Blumenthal and Moran also want Congress to assert more authority over Olympic governing bodies. They have introduced a bill that has been endorsed by some of Nassar’s victims to put these groups under much closer scrutiny:

“This needs to empower and embolden the athletes who should feel they can come forward without fear of retaliation, and without intimidation,” Democrat Richard Blumenthal said in a conference call about the bill he co-sponsored with Republican Jerry Moran.

The bill gives Congress authority to dissolve the board of the U.S. Olympic Committee and decertify national governing bodies should they fail to protect athletes.

The Empowering Olympic and Amateur Athletes Act would also impose greater legal liability on both the USOPC and national governing bodies that oversee amateur sports for acts such as sexual abuse by coaches and employees.

*-*-*

TASK 1: Do statements (a), (b) and (c) agree with the passage on the Olympic athletes bill? For each, answer yes or no and quote the deciding words of that passage exactly. (a) The bill was co-sponsored by a Democrat and a Republican. (b) The bill would let Congress dissolve the board of the U.S. Olympic Committee. (c) The bill would reduce the legal liability of national governing bodies.
TASK 2: Continue the passage on the Olympic athletes bill, starting after its last sentence.

DATA SUPPLIED:
*-*-*

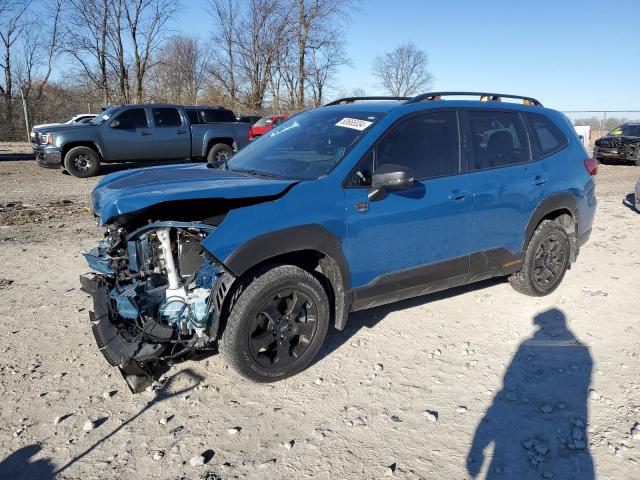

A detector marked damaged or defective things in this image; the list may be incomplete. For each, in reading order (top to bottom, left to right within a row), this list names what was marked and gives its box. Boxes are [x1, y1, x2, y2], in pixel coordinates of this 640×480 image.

crushed front end [79, 223, 234, 392]
damaged blue suv [79, 92, 596, 392]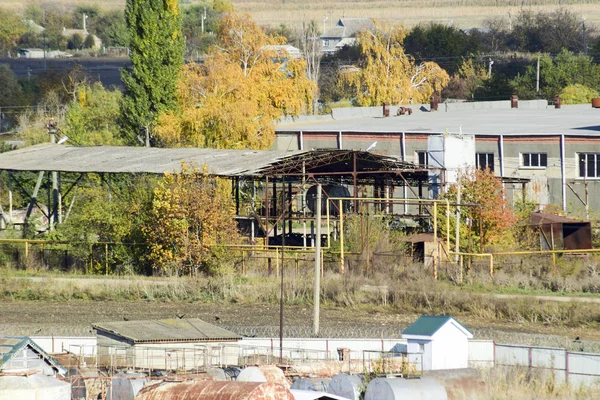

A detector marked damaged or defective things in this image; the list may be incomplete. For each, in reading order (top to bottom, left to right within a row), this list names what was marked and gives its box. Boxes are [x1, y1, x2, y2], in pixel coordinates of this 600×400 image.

rusty metal roof [92, 318, 241, 344]
rusty metal roof [0, 336, 66, 376]
rusty metal roof [137, 380, 296, 398]
rusty cylindrical tank [137, 382, 296, 400]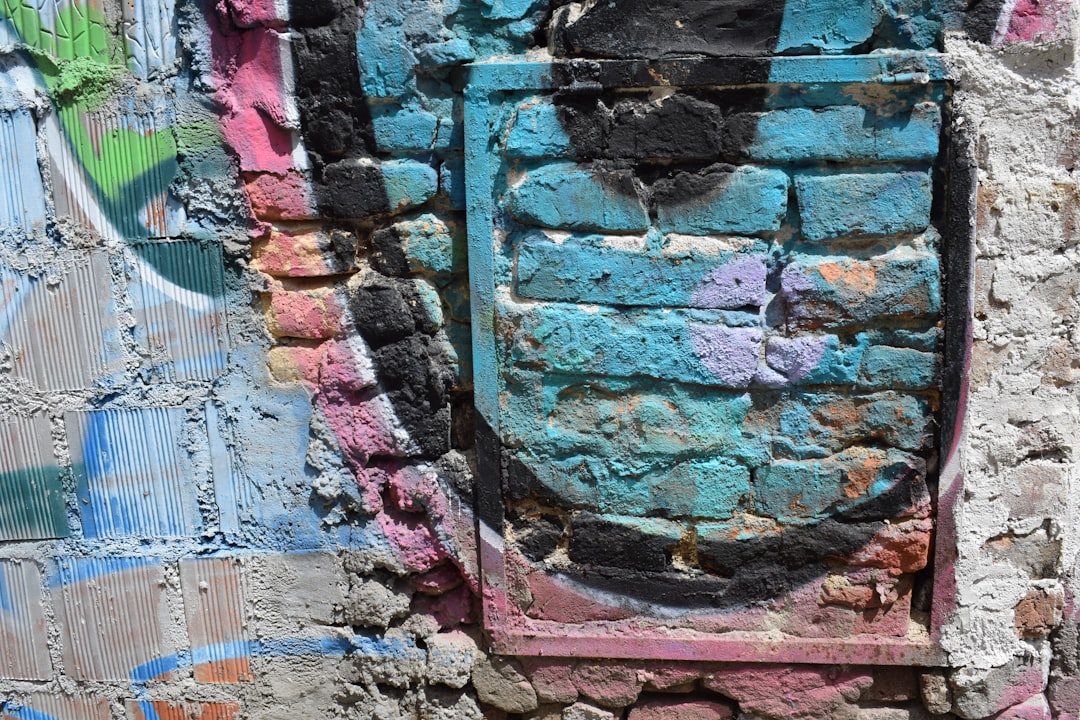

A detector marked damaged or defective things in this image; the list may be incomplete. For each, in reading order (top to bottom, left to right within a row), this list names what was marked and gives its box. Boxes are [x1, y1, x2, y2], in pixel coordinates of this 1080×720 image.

charred black brick [570, 511, 669, 574]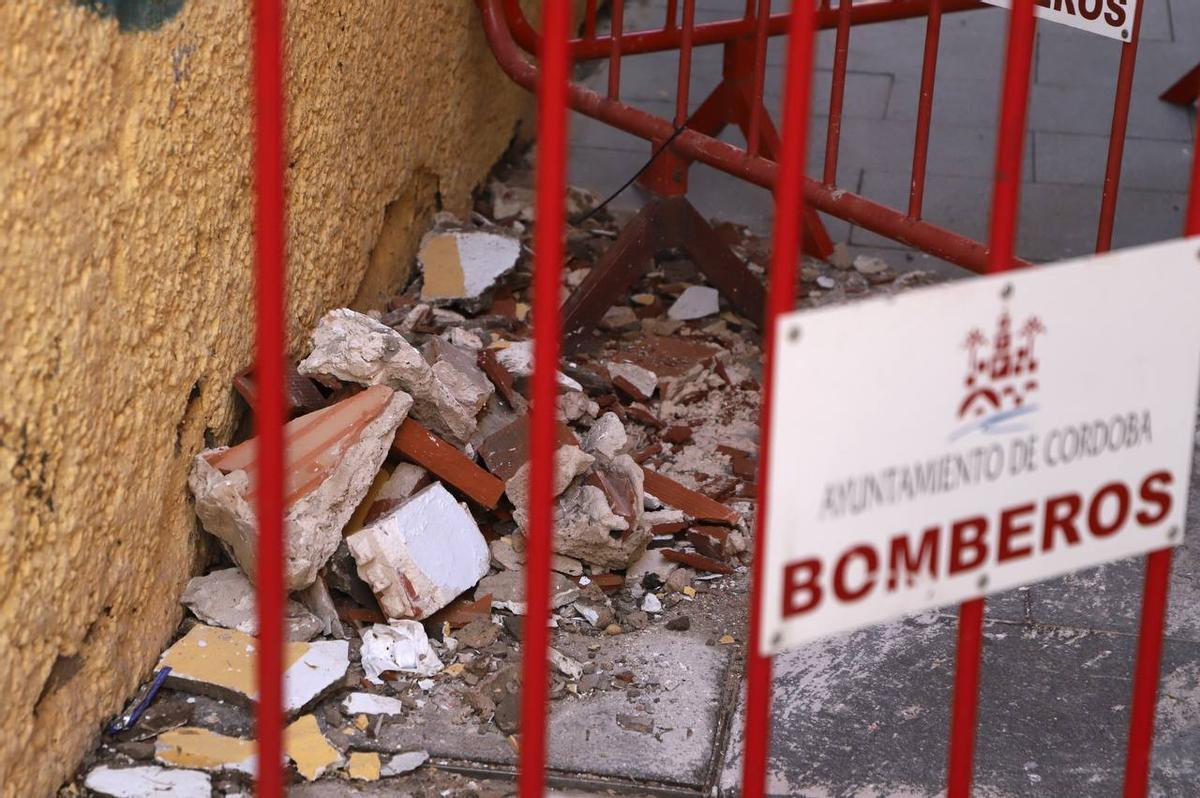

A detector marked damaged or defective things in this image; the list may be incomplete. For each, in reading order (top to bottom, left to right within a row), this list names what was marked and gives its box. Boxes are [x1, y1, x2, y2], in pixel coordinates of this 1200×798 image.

cracked wall surface [0, 3, 540, 792]
broken red roof tile [391, 417, 504, 504]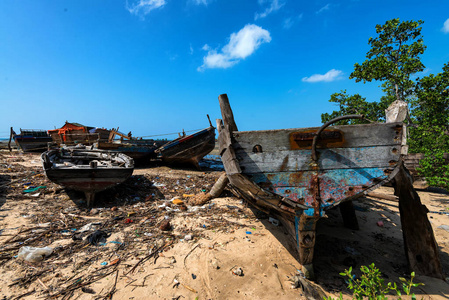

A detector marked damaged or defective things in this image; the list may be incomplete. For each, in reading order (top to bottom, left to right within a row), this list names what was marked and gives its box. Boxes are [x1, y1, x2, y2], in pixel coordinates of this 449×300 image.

small wrecked boat [8, 127, 51, 152]
small wrecked boat [156, 116, 215, 169]
small wrecked boat [41, 148, 134, 206]
small wrecked boat [216, 94, 406, 278]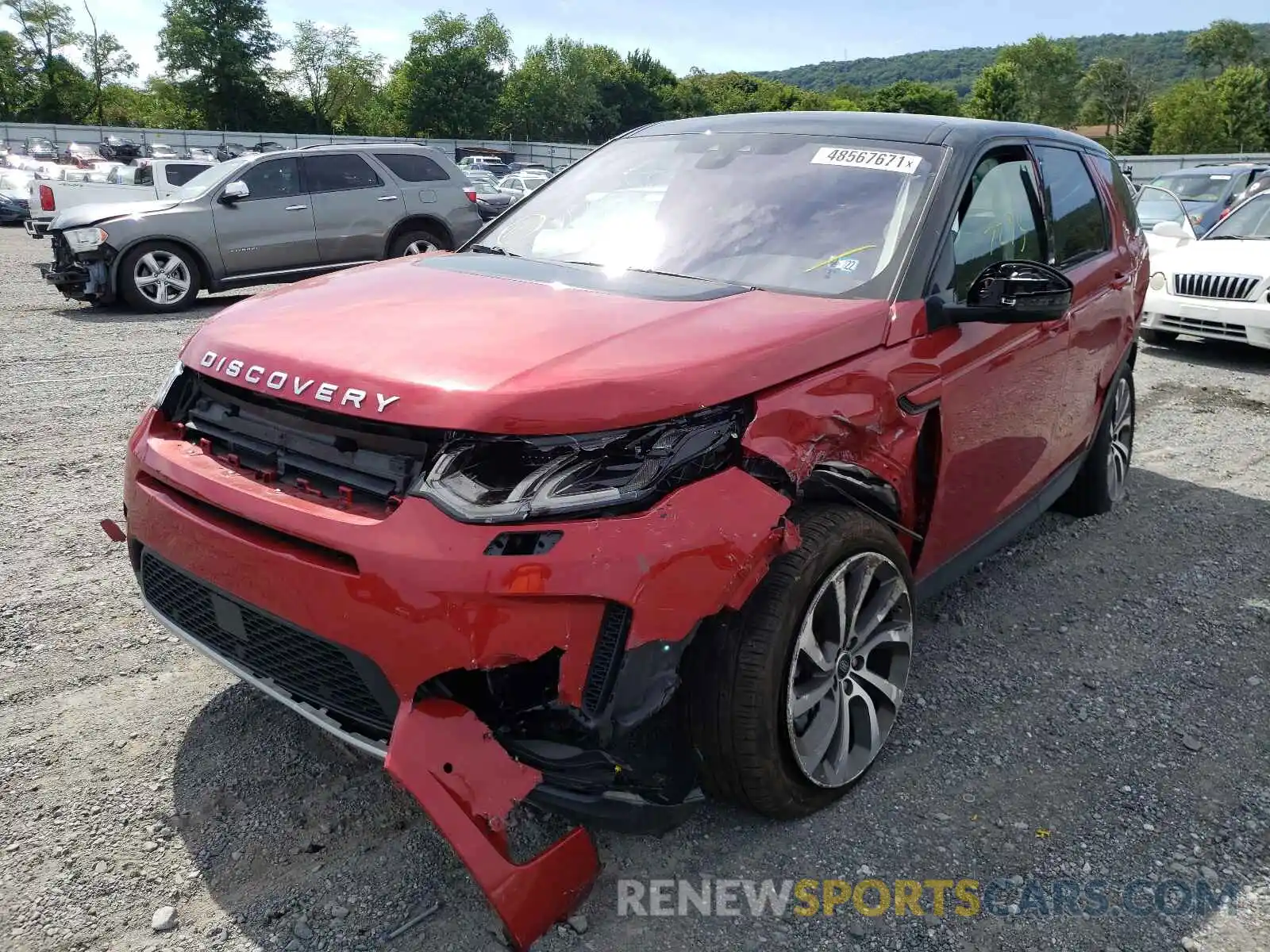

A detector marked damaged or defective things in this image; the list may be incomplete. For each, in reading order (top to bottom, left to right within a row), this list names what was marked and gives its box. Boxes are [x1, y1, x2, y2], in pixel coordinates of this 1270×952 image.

crushed front bumper [121, 409, 792, 949]
detached bumper piece [383, 695, 597, 949]
broken headlight [414, 401, 752, 525]
damaged red suv [124, 113, 1148, 952]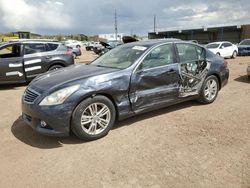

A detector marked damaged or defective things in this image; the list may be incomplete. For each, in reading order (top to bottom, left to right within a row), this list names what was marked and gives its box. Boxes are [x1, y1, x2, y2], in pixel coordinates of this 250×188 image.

damaged sedan [21, 39, 229, 140]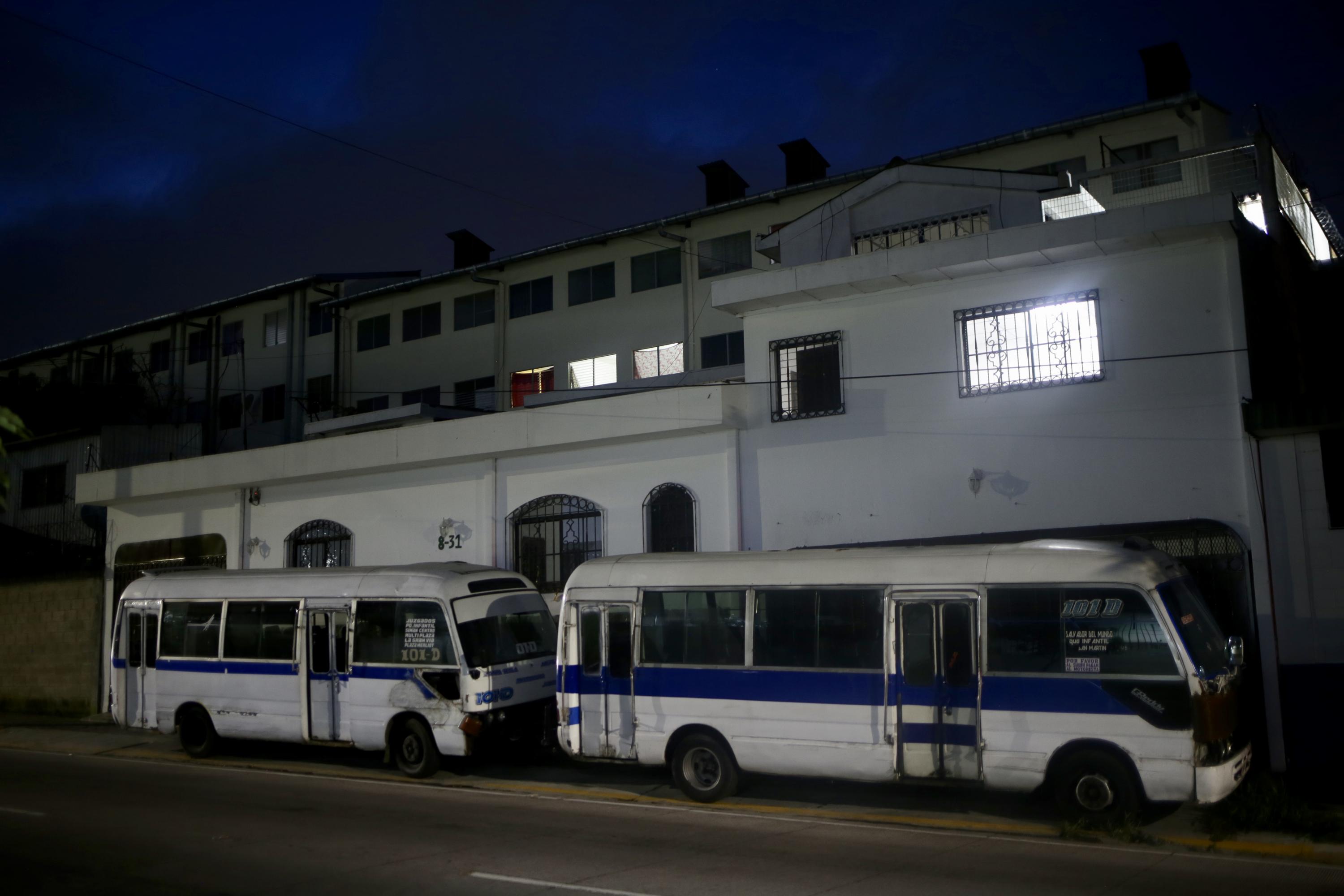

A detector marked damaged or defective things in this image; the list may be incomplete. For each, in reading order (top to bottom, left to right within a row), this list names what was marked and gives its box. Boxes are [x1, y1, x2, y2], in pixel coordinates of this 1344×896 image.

dented bus body [110, 564, 556, 774]
dented bus body [556, 540, 1247, 822]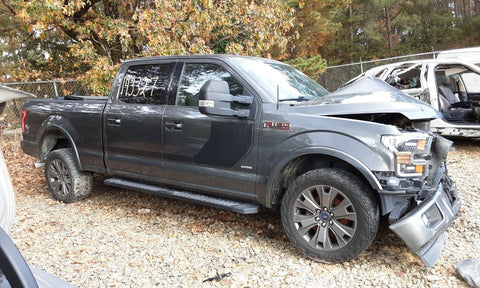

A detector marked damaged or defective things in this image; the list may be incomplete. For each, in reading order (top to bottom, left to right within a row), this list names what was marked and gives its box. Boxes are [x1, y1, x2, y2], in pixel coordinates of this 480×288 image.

crumpled hood [294, 75, 440, 120]
broken headlight [380, 133, 434, 178]
damaged front end [376, 133, 460, 268]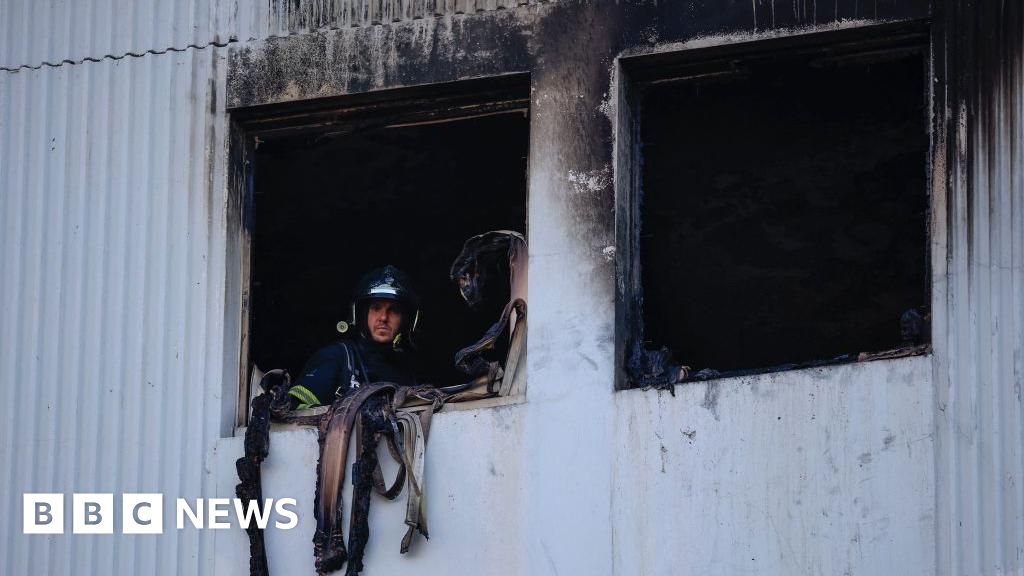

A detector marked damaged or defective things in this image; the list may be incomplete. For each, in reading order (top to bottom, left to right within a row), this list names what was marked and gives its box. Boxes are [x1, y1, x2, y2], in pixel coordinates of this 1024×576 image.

charred window frame [228, 74, 532, 428]
fire-damaged window [235, 75, 532, 424]
charred window frame [616, 23, 936, 392]
fire-damaged window [620, 28, 932, 388]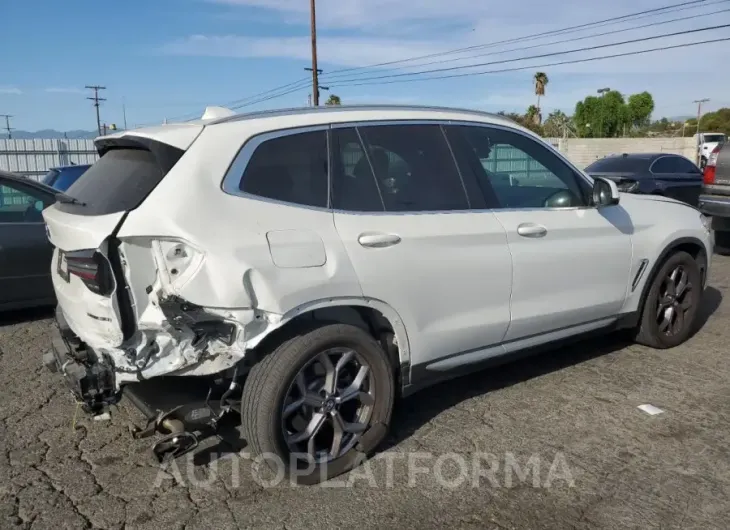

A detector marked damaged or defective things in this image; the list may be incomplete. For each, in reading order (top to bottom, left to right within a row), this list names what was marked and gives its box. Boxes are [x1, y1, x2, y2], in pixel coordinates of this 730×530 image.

damaged tail light [59, 246, 115, 292]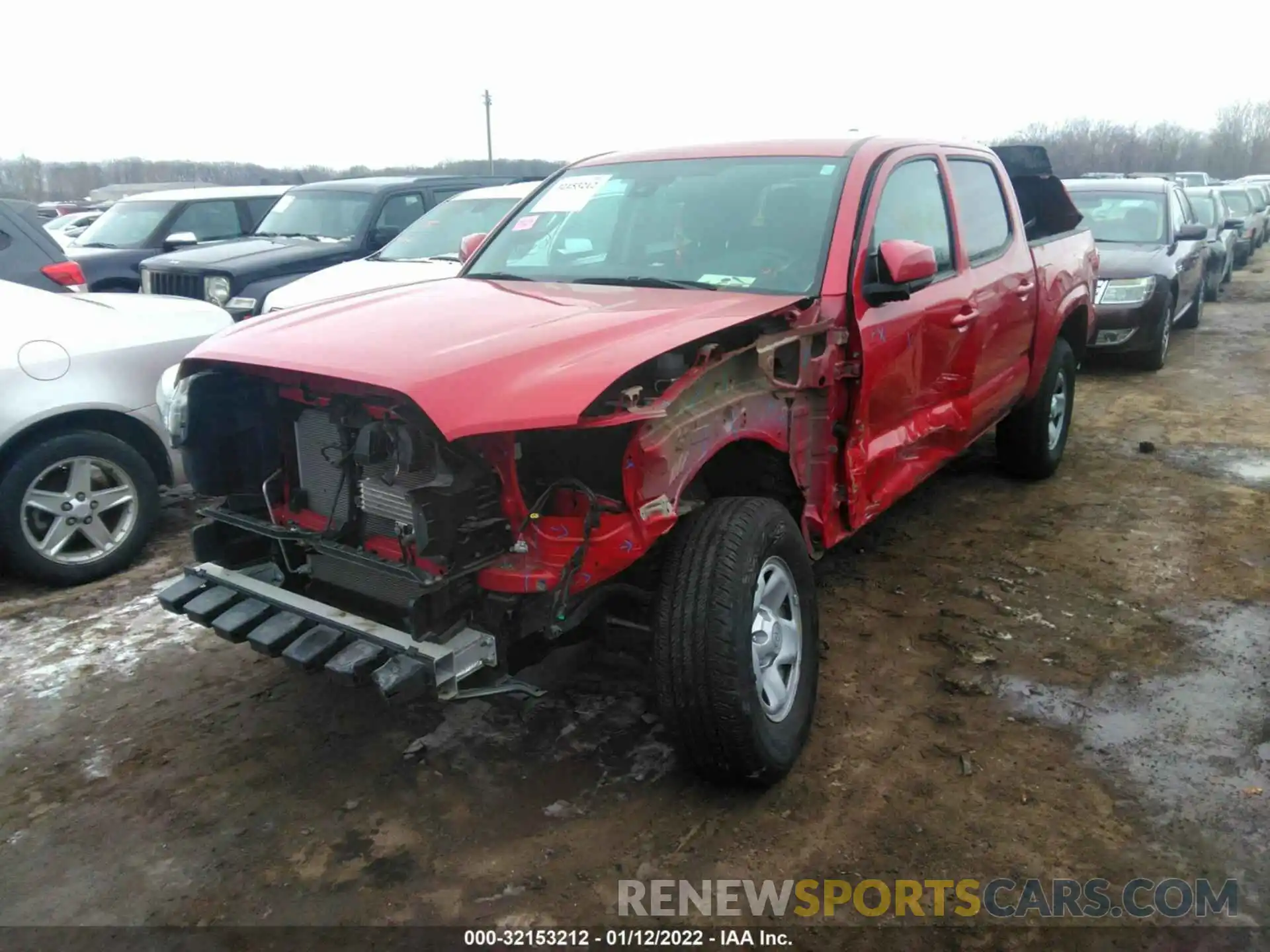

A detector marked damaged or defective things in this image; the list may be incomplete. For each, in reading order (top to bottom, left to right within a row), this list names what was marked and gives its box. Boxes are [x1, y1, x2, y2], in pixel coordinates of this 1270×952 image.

damaged red truck front end [156, 139, 1092, 781]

*-*-*

TASK ANSWER 1:
(a) Yes: "Democrat Richard Blumenthal said in a conference call about the bill he co-sponsored with Republican Jerry Moran."
(b) Yes: "The bill gives Congress authority to dissolve the board of the U.S. Olympic Committee."
(c) No: "would also impose greater legal liability on both the USOPC and national governing bodies."

TASK ANSWER 2:
The bill itself should be viewed with caution. It makes sense to increase federal oversight of sports governing bodies that exist to represent the US in international competitions, such as the USOC, USA Gymnastics, and other similar groups. For others, better enforcement of existing laws might fit better in a balance between federal power and private-market operation. After all, if Moran and Blumenthal are correct, the FBI could have stepped in fourteen months earlier under its existing authority and jurisdiction but just failed to do so. Fixing that failure should take precedence over an expansion of federal authority, so that we can then judge whether it’s needed and to what extent.